• Status: Solved
  • Priority: Medium
  • Security: Public
  • Views: 597
  • Last Modified:

Error Parsing a Tab Delimited Text file

windows server 2003 - Railo 3.1 - MySQL 5
I ran into an error parsing a tab delimited text file and need some help solving it.  The error is:

Element at position [4] doesn't exist in array
Stacktrace The Error Occurred in
 C:\www\IDX\MCNMLS\test.cfm: line 21

19: <cfset MLSNum = trim(rec[2])>
20: <cfset PhotoLabel = trim(rec[3])>
21: <cfset DateLastModified = trim(rec[4])>
22: <cfset PhotoOrder = trim(rec[5])>
23: <cfset DisplayAsPortrait = trim(rec[6])>

I attached a screenshot of the area of the textfile where the error occurs and my code. I think its because there are empty fields? Any help appreciated! Thanks

 
     textfile
<cfquery name="qryphotolinks" datasource="MCNMLS">
DELETE FROM PhotoLinks
</cfquery>

<cffile action="read"  file="#ExpandPath( './ftp/txt/photos_links.txt' )#"  variable="txtFile">

<cfset rowCounter = 0>
                        
<cfloop index="record" list="#Replace(Replace(Replace(txtFile,'''','''''','all'),'|','','all'),chr(9),'| ','all')#" delimiters="#chr(13)##chr(10)#">
  <cfset rowCounter = rowCounter + 1>                       
            
<cfif rowCounter neq 1>

<cfset rec = listToArray(record,"|",true) >

<cfset PhotoLink = trim(rec[1])>
<cfset MLSNum = trim(rec[2])>
<cfset PhotoLabel = trim(rec[3])>
<cfset DateLastModified = trim(rec[4])>
<cfset PhotoOrder = trim(rec[5])>
<cfset DisplayAsPortrait = trim(rec[6])>

<cfquery name="qryInsertphotolinks" datasource="MCNMLS">
INSERT INTO PhotoLinks (PhotoLink,MLSNum,PhotoLabel,DateLastModified,PhotoOrder,DisplayAsPortrait)


VALUES (
<cfqueryparam cfsqltype="CF_SQL_VARCHAR" value="#PhotoLink#">,
<cfqueryparam cfsqltype="CF_SQL_INTEGER" value="#MLSNum#" null="#NOT isNumeric(MLSNum)#">,
<cfqueryparam cfsqltype="CF_SQL_VARCHAR" value="#PhotoLabel#">,
<cfqueryparam cfsqltype="CF_SQL_VARCHAR" value="#DateLastModified#">,
<cfqueryparam cfsqltype="CF_SQL_VARCHAR" value="#PhotoOrder#">,
<cfqueryparam cfsqltype="CF_SQL_VARCHAR" value="#DisplayAsPortrait#">
)


  </cfquery> 

 </cfif>          

</cfloop>

Open in new window

0
Bang-O-Matic
Asked:
Bang-O-Matic
  • 15
  • 10
  • 8
2 Solutions
 
gdemariaCommented:
Hmmm, you're doing a lot of converting of characters and changing the delimiter, I'm wondering why that is necessary.   Couldn't you just loop your end of line and then convert it to an array using the tab?  

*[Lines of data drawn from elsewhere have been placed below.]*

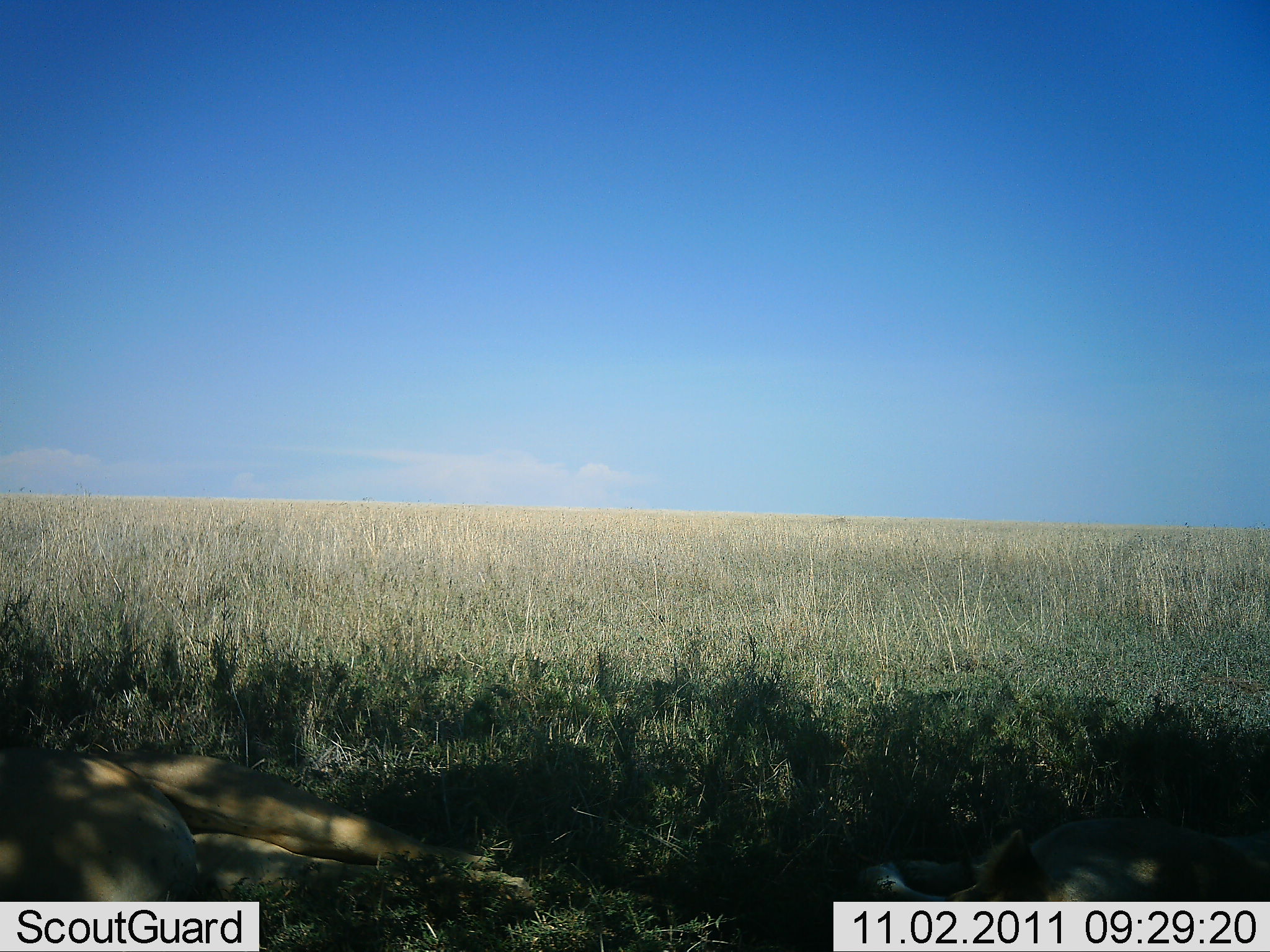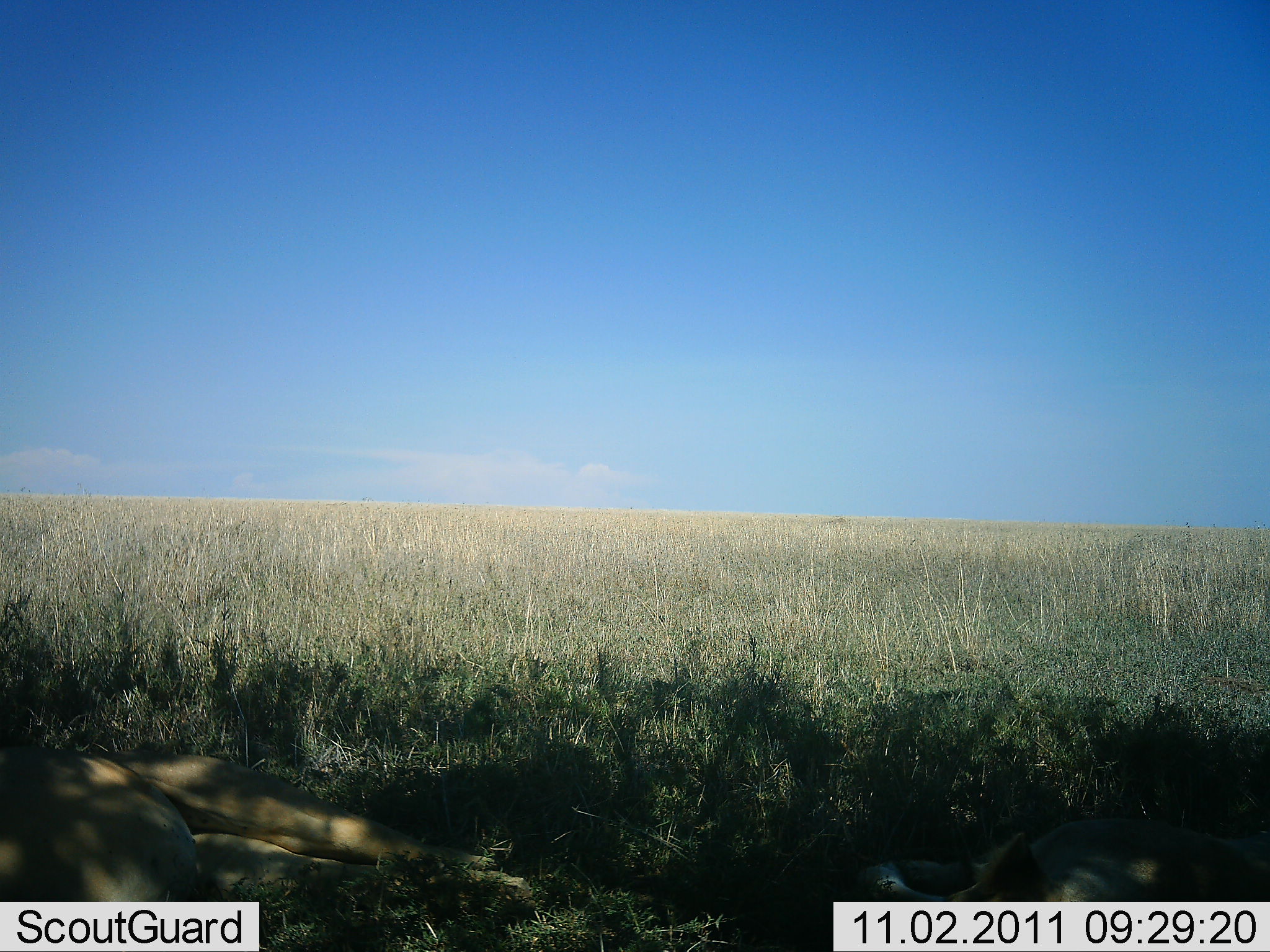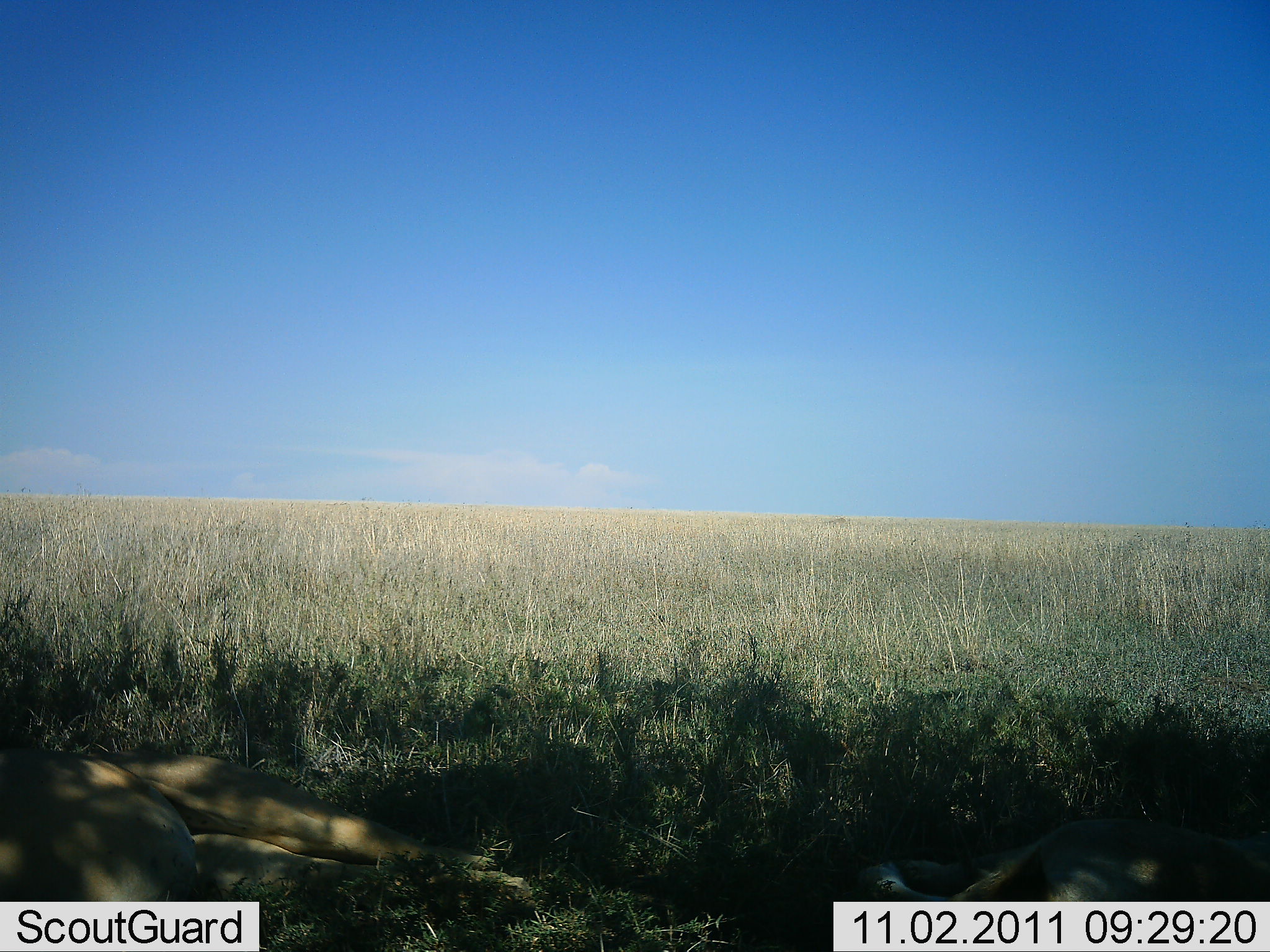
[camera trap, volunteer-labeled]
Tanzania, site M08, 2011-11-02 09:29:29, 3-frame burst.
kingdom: Animalia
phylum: Chordata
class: Mammalia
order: Carnivora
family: Felidae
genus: Panthera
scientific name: Panthera leo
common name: lion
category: lionfemale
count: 2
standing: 0%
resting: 100%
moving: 0%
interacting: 0%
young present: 0%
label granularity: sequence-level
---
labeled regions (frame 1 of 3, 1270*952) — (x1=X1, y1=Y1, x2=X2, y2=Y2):
animal: (x1=1, y1=746, x2=502, y2=952); (x1=851, y1=816, x2=1270, y2=902)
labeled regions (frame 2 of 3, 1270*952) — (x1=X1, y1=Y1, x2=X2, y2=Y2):
animal: (x1=1, y1=748, x2=537, y2=952); (x1=855, y1=814, x2=1270, y2=902)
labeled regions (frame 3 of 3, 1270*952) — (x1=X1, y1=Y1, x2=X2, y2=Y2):
animal: (x1=0, y1=748, x2=540, y2=951); (x1=852, y1=813, x2=1270, y2=904)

<cfloop index="record" list="#Replace(Replace(Replace(txtFile,'''','''''','all'),'|','','all'),chr(9),'| ','all')#" delimiters="#chr(13)##chr(10)#">
  <cfset rowCounter = rowCounter + 1>                      
  <cfif rowCounter neq 1>
   <cfset rec = listToArray(record,"|",true) >




Change to something like this......

<cfloop index="record" list="#txtFile#" delimiters="#chr(13)##chr(10)#">
    <cfset rowCounter = rowCounter + 1>                              
     <cfif rowCounter neq 1>

    <cfset rec = listToArray(record,chr(9),true) >

    <cfif arrayLen(rec) neq 12>  <!-------- the number of columns you expect.....
         <cfdump var="#rec#">
    </cfif>


You can test the array to see if it holds the right number of entries and dump out when it does not.
You may find that text fields in your file contains a random carriage return or extra tab...


0
 
Bang-O-MaticAuthor Commented:
Hi gdemaria, I changed the code, attached, and about 15 seconds into parsing the file it errors out:

500 Servlet Exception
[show] java.lang.OutOfMemoryError: Java heap space
java.lang.OutOfMemoryError: Java heap space

I probably made a mistake in updating the code as you suggested, can you have another look? Thanks!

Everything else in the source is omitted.